While the Blob is big and mysterious, the bloom of pseudo-nitzschia algae is like nothing they have ever encountered before, NOAA tells Reuters:

“It’s just lurking there,” Vera Trainer, research oceanographer with the Northwest Fisheries Science Center in Washington state, told Reuters on Thursday. “It’s the longest lasting, highest toxicity and densest bloom that we’ve ever seen.”
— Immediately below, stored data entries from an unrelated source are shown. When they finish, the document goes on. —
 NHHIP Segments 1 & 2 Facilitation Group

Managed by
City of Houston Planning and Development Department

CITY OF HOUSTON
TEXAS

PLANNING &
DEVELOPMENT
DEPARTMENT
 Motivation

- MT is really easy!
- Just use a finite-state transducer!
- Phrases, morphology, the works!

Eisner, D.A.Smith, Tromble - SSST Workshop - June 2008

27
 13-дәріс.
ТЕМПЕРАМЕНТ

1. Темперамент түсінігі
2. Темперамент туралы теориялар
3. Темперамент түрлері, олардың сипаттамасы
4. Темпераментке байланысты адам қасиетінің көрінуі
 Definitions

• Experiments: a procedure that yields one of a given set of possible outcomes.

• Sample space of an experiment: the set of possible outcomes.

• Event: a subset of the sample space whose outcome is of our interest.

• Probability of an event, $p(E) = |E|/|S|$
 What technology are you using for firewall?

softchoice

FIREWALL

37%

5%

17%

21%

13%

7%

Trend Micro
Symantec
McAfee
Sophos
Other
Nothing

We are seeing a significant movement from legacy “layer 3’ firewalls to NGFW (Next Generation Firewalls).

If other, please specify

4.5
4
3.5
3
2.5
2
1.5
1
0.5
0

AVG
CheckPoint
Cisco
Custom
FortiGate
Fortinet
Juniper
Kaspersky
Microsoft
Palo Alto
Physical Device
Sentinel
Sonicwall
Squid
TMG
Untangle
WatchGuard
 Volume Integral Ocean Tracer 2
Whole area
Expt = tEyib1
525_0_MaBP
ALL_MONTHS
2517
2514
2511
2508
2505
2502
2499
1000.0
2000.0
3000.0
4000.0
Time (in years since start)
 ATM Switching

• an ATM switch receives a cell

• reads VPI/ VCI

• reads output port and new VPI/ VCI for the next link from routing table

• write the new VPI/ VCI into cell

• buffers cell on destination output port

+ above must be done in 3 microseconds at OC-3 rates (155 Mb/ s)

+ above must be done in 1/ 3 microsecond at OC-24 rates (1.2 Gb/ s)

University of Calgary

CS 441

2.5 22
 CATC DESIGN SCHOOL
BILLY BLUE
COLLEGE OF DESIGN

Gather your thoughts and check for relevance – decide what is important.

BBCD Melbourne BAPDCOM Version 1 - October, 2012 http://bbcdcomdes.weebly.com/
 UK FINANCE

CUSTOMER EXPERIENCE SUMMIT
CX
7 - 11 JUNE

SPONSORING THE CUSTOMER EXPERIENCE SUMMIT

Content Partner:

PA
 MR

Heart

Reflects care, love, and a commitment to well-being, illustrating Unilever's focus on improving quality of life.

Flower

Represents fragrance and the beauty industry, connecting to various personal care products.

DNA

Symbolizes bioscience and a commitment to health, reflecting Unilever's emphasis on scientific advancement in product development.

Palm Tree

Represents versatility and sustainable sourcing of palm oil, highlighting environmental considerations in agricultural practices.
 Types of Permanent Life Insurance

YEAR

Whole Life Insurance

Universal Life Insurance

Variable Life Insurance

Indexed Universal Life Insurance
NOAA is worried about this bloom because it’s producing domoic acid, which acts as a neurotoxin on mammals that eat the shellfish which is exposed to it. It may have killed at least one humpback whale in Washington.

Pseudo-nitzschia algae

In humans, the neurotoxin can develop into something called domoic acid poisoning (DAP) or amnesic shellfish poisoning which causes “short-term memory loss, brain damage and death.” Don’t worry about eating it, though, the fisheries in the area have closed.

This is especially disturbing in light of predictions for the giant El Niño which is forecasted for the winter. El Niño is known for bringing wet, stormy weather to the Western US, of course, but it’s caused by a warming of ocean temperatures off South America. If the Blob is wreaking havoc with algae populations already, El Niño — which will warm a much larger ocean area — could be catastrophic.